Women in Research, the women’s networking group for market researchers, released the second wave of its industry wide study on gender and career advancement in the research industry at ESOMAR Congress.

This week, we're in Amsterdam speaking on stage with Orange about digital market research, and enjoying some networking with our friends in the industry from around the globe. There is always quite a bit going on during ESOMAR Congress, but one piece of news caught our attention immediately. Women in Research (WIRe), the women’s networking group for market researchers, released the second wave of its industry-wide study, Gender and Career Advancement in the Research Industry, which is a follow-up to their initial study done in 2012. As our jobs shift and the marketplace continues to change rapidly, it’s important to note the indicators in this study and think about the future of the industry from a workplace perspective.

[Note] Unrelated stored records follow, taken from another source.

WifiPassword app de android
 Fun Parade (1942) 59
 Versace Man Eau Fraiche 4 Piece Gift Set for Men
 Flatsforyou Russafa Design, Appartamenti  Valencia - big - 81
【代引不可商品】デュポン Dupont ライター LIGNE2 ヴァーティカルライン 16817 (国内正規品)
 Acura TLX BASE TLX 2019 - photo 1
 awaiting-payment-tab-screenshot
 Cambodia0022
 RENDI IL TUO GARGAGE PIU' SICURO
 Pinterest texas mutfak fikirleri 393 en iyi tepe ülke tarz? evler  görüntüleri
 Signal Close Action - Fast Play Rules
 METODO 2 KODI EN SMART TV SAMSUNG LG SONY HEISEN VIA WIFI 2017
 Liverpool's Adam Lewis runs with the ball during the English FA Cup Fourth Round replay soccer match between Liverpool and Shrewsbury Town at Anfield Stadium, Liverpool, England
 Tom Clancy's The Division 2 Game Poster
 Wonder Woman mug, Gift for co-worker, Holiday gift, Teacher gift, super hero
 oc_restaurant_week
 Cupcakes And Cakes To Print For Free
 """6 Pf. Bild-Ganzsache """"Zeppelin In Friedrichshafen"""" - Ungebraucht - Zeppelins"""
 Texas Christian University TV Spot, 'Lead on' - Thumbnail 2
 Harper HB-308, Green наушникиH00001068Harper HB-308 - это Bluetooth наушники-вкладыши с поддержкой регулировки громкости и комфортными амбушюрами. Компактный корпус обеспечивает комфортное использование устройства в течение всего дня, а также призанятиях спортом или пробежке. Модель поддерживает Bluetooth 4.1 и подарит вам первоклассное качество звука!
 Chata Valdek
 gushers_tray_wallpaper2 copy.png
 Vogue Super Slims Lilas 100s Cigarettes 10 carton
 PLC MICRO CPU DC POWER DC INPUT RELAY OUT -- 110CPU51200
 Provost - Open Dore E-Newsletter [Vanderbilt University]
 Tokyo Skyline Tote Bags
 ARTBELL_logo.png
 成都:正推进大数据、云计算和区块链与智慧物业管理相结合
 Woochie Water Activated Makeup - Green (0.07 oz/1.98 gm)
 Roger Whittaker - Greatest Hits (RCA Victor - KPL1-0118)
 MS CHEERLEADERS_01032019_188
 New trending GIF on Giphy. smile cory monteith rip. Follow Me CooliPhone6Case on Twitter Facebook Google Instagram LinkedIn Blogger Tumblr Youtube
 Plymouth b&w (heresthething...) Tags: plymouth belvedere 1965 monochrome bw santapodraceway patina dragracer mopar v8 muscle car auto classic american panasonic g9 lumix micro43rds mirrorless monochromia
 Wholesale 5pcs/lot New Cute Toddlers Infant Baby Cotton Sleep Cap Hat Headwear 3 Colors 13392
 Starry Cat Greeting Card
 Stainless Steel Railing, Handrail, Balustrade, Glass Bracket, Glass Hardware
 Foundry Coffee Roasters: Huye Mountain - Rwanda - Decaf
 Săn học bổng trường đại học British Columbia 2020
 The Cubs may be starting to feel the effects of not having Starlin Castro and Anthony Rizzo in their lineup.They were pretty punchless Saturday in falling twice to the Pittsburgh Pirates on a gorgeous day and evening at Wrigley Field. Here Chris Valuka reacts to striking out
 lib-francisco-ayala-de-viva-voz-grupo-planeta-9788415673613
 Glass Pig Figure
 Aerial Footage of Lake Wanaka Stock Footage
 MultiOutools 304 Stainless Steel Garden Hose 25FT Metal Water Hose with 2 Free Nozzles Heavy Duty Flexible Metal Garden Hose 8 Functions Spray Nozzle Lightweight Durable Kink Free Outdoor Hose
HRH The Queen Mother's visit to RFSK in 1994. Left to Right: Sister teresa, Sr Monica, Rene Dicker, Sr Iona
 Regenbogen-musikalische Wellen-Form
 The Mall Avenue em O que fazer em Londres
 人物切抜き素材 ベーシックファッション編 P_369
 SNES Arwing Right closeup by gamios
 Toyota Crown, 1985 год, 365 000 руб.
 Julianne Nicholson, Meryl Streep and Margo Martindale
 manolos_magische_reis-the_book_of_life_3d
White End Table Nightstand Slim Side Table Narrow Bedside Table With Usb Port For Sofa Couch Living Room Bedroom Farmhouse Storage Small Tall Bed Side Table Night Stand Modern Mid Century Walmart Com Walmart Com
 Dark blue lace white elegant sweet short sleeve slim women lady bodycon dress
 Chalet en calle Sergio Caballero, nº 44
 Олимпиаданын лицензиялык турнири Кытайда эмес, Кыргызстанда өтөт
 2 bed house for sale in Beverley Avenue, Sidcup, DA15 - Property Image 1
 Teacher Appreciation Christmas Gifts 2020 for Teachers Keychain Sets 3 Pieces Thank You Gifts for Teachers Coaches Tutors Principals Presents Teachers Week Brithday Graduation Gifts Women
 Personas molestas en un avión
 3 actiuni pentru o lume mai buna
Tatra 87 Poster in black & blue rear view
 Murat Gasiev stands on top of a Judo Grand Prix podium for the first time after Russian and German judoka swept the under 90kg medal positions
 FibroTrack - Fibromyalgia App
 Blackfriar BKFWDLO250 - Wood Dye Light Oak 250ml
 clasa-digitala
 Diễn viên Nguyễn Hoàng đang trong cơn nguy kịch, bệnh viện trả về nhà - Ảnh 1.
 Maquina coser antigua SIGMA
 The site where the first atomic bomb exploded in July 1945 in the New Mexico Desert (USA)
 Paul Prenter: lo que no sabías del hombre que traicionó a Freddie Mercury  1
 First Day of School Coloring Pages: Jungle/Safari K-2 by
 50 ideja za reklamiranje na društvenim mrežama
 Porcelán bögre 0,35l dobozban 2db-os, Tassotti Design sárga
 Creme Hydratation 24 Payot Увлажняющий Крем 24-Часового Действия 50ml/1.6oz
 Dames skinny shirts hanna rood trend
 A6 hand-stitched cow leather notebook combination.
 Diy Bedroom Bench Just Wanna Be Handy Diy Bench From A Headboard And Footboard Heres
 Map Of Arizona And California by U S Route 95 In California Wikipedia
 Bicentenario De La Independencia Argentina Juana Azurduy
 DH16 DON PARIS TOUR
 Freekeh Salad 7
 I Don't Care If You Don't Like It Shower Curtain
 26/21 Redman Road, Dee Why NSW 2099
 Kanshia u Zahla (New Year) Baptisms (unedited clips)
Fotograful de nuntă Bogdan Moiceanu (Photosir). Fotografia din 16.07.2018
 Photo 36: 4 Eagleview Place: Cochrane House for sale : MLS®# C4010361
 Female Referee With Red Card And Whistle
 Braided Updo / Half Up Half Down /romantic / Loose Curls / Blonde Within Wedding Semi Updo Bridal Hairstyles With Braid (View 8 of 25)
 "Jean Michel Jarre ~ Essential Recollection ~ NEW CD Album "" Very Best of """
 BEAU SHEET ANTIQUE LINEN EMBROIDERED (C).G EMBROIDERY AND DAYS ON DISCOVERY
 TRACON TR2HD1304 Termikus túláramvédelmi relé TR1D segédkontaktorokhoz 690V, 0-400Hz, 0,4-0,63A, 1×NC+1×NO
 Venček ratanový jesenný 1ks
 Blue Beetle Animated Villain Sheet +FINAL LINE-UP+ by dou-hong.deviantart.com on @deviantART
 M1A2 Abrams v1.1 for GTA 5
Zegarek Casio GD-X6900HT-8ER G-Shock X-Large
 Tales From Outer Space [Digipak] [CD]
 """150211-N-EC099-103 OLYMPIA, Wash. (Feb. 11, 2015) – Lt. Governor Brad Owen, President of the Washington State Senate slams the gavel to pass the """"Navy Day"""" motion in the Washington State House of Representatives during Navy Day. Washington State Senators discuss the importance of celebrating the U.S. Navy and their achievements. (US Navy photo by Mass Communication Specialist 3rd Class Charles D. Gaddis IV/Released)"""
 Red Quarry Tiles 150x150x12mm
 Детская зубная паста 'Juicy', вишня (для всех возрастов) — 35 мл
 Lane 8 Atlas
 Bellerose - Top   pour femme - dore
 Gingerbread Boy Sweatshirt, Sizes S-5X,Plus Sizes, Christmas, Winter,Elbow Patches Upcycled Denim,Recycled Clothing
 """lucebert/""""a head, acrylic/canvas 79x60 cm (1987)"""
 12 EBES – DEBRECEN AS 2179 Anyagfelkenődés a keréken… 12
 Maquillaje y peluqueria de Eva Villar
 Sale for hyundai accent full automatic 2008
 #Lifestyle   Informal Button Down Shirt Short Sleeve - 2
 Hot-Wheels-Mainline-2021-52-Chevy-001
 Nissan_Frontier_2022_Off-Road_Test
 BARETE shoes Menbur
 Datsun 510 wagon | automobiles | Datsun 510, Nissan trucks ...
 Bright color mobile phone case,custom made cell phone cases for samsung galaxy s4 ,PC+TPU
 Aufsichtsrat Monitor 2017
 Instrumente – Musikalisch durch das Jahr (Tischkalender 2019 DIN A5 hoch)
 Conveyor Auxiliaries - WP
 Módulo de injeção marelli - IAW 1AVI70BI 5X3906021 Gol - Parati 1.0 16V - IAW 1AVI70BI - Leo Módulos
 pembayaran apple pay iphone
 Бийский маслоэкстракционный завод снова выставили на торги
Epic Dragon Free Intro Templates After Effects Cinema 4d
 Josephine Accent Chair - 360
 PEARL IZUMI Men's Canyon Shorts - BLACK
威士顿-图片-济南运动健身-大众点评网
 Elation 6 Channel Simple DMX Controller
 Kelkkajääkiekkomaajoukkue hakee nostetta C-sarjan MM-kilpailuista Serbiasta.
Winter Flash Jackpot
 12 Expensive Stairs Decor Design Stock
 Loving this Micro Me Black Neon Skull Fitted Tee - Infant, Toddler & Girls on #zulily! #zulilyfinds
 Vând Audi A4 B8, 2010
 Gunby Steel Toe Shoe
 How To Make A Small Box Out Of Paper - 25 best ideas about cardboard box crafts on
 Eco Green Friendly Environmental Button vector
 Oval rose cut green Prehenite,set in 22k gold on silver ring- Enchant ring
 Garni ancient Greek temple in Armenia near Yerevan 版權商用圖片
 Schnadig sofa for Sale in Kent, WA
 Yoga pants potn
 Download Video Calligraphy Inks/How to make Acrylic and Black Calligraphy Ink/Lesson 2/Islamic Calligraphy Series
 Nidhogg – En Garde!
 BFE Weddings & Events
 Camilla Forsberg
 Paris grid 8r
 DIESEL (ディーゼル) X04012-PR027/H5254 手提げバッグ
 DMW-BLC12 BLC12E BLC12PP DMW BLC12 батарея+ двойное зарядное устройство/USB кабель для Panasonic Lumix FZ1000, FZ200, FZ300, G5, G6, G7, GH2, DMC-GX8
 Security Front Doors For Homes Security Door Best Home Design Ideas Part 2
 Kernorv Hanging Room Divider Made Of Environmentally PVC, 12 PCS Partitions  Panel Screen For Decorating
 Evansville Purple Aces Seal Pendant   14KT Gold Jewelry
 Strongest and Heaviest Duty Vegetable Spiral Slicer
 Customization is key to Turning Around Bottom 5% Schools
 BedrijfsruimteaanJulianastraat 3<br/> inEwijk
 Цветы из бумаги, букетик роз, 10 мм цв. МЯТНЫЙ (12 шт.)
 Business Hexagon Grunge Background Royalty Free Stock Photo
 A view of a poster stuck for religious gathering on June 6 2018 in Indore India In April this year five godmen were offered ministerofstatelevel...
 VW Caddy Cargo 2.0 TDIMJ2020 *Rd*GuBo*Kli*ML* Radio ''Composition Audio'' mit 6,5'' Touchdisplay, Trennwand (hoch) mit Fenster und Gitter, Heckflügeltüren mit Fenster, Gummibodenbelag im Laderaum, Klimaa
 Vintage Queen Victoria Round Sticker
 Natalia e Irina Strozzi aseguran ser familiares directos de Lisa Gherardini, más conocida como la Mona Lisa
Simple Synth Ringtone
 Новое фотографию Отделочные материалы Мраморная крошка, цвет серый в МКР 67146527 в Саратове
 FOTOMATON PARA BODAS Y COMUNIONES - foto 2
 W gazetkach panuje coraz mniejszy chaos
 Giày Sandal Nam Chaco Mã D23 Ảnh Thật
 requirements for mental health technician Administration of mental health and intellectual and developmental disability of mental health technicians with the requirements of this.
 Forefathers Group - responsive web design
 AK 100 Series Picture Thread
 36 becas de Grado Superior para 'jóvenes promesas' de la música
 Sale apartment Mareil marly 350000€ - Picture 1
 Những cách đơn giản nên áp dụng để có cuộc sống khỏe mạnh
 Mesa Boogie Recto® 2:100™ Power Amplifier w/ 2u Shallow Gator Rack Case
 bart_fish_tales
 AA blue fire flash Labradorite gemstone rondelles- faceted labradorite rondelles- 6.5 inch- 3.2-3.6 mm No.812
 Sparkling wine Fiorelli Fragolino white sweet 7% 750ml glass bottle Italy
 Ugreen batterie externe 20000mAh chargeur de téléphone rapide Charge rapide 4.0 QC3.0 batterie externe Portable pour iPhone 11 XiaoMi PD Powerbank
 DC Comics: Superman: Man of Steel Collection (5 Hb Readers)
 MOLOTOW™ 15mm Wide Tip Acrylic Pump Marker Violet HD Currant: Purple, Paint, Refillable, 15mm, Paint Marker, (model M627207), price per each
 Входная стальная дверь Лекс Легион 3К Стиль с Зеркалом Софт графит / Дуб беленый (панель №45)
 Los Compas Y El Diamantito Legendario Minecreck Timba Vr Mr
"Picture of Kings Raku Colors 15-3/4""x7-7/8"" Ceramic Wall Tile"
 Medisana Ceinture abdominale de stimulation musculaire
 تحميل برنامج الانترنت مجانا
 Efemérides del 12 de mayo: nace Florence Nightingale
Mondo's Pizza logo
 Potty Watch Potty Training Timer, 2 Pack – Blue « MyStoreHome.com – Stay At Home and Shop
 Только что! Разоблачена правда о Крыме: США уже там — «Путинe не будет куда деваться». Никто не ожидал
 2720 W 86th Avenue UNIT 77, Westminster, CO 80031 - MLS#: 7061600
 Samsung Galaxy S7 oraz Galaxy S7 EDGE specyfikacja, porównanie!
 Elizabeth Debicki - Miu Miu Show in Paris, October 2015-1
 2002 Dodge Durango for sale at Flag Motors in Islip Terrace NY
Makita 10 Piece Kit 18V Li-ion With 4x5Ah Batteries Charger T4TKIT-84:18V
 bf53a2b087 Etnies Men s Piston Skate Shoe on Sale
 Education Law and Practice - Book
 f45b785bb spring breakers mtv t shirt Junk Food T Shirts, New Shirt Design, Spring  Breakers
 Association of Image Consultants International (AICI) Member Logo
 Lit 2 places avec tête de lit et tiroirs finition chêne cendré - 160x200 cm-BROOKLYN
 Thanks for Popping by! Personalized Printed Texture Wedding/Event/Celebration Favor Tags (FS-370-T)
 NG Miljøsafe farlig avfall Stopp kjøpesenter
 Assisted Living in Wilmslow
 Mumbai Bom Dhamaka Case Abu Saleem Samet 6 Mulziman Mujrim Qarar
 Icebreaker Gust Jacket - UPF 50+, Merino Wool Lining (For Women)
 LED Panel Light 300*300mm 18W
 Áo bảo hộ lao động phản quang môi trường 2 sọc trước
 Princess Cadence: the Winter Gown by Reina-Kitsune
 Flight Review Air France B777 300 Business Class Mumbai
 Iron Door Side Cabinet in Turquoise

Equality and diversity are—or should be—important issues for everyone.

WIRe’s study shows that some areas have had an improvement in parity over the past five years, while overall gender disparity is still alive and ticking. The survey covered questions that correlated with the 2012 study on issues like compensation, children and family issues, job satisfaction, and job responsibility levels. Specific findings from the study included:

  • Women are climbing further up the corporate ladder, but men still assume almost all the top positions, which isn't unique to our industry.
  • The gender pay gap is shrinking at the senior level, particularly outside the U.S.
  • Job and career satisfaction rises among males, but women’s satisfaction levels are stagnating
  • Females perceive more barriers to growth than males—parenting, work/life balance, lack of training and opportunities, company culture, and pay are all greater hurdles. 

WIRe says that the results of the study suggest that “women need to be approached early in their career to assist in mapping their path with goals, training plans, and leadership associations. Companies need to continue to focus on the needs of current and future parents (both mothers and fathers) with benefits like flexible hours, support groups, and partnerships with local childcare providers. Most importantly, to drive meaningful change, companies need to start treating diversity as a business performance metric.”

The issue of gender equality in the workplace is not specific to the market research industry, and all companies should keep this concept in mind when setting strategic goals. We’re glad to see this new data come to light—our industry needs to show interest in this issue, and it’s good to see its efforts to improve.